[WHAT YOU SHOULD DO]: Using the listing, copy each whole line that features "California".

[SOURCE DATA]:

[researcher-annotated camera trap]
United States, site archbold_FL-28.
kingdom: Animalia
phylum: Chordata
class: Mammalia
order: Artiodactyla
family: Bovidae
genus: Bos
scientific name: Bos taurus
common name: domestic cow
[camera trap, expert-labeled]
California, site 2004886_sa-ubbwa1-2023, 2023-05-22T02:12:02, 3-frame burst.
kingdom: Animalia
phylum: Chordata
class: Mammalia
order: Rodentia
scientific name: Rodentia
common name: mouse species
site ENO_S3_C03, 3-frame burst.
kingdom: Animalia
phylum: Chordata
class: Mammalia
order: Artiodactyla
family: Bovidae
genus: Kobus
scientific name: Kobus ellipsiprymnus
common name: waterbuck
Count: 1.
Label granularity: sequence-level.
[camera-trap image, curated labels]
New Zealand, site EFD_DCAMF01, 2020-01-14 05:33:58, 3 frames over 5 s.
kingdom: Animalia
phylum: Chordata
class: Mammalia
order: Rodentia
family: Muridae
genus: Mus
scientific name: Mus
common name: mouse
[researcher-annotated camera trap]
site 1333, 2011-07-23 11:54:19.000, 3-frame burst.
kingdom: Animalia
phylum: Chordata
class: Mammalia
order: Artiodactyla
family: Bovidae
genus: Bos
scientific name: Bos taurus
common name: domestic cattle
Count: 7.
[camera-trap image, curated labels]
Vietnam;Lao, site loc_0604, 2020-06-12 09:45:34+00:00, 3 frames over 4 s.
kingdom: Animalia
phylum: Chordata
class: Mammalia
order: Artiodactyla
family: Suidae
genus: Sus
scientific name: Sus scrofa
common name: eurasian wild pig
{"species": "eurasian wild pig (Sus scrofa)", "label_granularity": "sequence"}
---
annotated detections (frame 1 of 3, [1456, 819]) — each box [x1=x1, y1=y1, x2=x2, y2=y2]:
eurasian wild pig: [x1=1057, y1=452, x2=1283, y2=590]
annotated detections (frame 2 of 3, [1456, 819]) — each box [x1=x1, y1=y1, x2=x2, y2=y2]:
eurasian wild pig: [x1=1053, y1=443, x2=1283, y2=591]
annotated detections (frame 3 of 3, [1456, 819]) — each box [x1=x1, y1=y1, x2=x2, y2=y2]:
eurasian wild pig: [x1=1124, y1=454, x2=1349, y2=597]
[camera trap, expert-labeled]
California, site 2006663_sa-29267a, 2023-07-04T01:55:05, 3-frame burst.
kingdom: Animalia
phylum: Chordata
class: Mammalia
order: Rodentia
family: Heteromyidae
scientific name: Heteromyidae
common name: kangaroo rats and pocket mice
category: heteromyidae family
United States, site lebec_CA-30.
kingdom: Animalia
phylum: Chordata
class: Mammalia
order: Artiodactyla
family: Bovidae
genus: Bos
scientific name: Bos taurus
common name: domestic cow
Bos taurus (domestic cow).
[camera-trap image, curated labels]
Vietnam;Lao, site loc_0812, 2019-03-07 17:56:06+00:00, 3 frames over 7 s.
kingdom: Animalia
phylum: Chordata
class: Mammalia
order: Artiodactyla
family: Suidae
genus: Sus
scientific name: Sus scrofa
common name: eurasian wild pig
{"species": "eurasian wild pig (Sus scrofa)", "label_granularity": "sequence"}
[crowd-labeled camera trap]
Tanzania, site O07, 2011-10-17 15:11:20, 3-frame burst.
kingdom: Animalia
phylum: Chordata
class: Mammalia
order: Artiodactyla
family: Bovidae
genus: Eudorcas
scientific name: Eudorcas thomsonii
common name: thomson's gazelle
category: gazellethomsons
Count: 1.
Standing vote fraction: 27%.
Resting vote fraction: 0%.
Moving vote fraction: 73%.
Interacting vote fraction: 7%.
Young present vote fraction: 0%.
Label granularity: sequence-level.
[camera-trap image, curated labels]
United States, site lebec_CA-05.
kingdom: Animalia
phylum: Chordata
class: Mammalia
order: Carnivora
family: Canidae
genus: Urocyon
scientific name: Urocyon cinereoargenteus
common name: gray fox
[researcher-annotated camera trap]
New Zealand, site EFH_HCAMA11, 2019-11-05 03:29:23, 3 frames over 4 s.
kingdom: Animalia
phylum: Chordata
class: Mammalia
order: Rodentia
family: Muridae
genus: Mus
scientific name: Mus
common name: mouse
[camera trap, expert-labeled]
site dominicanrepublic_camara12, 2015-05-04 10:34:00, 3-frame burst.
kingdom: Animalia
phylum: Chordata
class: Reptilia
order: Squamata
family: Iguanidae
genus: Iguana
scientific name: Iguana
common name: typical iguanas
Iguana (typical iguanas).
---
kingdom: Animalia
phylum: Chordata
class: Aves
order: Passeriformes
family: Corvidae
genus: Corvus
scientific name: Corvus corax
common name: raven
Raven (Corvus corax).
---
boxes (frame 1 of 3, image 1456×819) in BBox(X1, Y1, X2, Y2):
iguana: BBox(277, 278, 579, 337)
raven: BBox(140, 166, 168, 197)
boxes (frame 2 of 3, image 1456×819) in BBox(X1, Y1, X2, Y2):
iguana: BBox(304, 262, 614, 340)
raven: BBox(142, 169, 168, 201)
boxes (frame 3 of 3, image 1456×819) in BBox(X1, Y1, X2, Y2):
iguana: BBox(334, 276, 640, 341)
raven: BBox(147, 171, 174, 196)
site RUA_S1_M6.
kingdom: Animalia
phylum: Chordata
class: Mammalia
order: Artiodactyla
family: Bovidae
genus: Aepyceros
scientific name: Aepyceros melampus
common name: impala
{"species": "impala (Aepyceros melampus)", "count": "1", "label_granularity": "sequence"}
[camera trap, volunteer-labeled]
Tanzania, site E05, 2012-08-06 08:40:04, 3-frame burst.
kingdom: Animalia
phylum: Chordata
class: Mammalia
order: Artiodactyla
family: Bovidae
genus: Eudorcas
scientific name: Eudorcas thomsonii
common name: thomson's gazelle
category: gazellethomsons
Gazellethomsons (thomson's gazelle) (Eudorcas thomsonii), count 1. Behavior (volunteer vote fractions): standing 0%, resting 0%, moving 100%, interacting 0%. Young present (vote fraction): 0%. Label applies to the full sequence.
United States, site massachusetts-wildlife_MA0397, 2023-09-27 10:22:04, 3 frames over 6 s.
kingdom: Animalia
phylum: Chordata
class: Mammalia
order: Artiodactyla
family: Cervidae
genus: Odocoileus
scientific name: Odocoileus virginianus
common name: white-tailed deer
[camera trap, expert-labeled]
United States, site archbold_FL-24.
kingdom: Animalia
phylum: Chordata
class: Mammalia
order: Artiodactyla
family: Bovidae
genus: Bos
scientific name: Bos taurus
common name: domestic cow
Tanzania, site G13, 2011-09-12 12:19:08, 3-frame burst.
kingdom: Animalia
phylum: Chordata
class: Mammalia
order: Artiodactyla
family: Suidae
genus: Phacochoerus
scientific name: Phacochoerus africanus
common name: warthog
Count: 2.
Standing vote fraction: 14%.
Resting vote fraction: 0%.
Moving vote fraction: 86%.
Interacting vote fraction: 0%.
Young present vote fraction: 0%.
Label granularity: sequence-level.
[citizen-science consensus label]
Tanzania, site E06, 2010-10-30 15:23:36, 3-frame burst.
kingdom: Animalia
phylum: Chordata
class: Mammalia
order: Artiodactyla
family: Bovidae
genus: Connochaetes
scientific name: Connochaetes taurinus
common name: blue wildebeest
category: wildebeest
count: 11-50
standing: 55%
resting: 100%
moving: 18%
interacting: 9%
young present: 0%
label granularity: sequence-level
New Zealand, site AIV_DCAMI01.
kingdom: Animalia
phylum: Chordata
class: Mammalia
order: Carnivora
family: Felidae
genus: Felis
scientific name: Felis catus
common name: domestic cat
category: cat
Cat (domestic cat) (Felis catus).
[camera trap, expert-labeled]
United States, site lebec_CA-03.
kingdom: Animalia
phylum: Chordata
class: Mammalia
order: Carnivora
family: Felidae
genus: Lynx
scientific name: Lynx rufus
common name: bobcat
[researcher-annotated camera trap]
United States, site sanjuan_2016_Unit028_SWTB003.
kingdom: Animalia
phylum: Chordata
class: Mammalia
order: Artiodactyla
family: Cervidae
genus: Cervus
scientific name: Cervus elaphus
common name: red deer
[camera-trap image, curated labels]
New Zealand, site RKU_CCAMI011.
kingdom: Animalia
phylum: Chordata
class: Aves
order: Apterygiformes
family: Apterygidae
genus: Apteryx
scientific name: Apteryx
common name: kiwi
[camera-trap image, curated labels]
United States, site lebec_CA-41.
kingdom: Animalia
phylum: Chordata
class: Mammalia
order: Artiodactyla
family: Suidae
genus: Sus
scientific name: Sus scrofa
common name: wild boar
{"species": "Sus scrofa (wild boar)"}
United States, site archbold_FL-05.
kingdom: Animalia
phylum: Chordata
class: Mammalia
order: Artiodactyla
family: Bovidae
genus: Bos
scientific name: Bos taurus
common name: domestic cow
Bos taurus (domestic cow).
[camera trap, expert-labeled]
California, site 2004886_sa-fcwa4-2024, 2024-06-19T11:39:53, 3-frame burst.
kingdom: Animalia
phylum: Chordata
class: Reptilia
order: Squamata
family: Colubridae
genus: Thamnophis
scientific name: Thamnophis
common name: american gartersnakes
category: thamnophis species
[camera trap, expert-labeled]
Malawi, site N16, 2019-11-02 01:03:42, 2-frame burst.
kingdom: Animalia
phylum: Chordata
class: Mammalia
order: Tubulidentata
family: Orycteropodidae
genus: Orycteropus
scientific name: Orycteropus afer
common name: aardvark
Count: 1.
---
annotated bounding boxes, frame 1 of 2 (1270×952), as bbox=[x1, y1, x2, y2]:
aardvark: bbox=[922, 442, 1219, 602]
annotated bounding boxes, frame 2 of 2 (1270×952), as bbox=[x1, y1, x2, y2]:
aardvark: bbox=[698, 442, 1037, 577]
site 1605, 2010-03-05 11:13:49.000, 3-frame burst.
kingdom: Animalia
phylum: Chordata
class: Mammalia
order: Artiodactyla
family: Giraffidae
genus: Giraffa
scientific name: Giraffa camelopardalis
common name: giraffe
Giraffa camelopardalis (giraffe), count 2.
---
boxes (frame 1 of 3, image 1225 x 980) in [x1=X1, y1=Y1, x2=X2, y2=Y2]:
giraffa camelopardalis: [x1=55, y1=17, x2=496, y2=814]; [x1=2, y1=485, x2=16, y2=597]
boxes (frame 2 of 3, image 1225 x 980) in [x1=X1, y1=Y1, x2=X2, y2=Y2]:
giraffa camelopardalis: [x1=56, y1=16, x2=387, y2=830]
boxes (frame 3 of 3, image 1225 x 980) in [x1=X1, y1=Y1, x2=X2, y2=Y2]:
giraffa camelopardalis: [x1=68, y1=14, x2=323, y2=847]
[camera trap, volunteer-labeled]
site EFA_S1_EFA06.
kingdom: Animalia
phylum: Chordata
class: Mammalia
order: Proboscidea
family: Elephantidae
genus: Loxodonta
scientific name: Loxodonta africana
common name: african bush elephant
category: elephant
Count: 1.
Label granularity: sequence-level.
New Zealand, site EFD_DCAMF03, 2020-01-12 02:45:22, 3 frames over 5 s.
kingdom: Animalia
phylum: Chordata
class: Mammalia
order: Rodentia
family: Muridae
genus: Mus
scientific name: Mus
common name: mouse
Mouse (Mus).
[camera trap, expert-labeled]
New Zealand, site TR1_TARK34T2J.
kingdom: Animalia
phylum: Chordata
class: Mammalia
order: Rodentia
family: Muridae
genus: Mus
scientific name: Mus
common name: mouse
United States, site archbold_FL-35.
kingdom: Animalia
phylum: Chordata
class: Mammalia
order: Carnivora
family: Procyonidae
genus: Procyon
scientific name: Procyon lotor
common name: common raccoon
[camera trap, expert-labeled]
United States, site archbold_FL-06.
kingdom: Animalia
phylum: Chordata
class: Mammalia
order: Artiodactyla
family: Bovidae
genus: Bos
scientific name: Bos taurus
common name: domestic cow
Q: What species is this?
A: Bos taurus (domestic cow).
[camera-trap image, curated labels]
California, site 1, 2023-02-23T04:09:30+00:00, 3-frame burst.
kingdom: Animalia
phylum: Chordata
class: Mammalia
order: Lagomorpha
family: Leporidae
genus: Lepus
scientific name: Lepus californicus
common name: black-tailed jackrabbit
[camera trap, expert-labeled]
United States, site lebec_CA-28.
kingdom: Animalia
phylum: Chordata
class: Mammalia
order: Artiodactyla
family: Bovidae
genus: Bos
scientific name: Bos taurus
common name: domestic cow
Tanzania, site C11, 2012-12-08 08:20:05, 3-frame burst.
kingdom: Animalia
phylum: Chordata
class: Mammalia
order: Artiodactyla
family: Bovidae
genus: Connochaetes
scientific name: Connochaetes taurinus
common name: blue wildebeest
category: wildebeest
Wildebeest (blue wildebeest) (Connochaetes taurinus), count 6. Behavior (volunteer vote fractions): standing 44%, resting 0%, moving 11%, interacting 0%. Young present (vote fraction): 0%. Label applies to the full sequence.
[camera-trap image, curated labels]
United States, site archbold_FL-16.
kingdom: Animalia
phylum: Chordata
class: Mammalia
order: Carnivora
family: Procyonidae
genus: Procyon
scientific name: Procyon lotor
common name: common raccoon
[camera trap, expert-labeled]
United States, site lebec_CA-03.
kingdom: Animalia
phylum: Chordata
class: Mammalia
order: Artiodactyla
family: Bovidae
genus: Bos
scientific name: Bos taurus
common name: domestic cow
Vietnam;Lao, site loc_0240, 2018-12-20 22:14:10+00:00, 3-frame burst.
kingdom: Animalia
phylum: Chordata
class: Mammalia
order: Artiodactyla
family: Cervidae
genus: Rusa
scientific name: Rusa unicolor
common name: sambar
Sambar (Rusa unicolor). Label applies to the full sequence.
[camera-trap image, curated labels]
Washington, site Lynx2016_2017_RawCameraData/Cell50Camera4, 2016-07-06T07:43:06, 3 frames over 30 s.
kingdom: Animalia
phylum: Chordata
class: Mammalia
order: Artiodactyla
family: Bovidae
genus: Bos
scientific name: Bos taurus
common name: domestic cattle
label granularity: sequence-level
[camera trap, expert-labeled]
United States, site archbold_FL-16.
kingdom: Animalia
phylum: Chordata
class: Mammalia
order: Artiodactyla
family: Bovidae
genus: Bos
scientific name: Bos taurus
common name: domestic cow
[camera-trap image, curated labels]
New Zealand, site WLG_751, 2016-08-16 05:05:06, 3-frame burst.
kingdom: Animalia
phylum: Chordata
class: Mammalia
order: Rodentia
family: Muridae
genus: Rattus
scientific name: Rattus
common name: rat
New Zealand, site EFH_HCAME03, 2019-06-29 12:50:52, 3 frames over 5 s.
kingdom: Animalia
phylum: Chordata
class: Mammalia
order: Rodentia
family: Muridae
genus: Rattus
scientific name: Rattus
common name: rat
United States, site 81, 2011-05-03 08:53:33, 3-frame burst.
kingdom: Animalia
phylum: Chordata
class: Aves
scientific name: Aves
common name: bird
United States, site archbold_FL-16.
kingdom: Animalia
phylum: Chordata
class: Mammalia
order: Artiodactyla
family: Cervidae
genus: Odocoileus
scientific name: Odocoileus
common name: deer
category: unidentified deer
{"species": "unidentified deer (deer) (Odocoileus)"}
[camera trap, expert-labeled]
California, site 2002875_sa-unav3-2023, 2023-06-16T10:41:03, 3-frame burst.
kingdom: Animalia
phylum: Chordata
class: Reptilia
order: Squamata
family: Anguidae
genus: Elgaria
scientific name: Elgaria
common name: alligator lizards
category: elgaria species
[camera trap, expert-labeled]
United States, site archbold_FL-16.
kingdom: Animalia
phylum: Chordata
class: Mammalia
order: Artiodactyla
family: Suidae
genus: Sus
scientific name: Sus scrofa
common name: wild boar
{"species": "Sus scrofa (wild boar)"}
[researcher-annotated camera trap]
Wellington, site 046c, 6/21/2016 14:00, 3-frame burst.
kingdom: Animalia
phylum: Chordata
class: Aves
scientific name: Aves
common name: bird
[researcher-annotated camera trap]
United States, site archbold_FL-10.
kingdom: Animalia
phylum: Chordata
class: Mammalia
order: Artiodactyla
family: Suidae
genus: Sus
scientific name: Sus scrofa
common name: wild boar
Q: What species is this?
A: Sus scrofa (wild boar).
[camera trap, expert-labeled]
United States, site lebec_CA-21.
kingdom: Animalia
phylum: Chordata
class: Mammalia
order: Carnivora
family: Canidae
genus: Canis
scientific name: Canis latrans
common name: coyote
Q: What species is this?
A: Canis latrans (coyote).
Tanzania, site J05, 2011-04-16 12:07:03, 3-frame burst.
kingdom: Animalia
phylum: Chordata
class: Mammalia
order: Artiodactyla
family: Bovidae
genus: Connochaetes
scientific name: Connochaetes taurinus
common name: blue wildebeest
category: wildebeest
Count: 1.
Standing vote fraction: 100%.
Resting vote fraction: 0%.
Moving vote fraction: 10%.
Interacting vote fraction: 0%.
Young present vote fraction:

[RESULT OF THIS TASK]:
California, site 2004886_sa-ubbwa1-2023, 2023-05-22T02:12:02, 3-frame burst.
California, site 2006663_sa-29267a, 2023-07-04T01:55:05, 3-frame burst.
California, site 2004886_sa-fcwa4-2024, 2024-06-19T11:39:53, 3-frame burst.
California, site 1, 2023-02-23T04:09:30+00:00, 3-frame burst.
California, site 2002875_sa-unav3-2023, 2023-06-16T10:41:03, 3-frame burst.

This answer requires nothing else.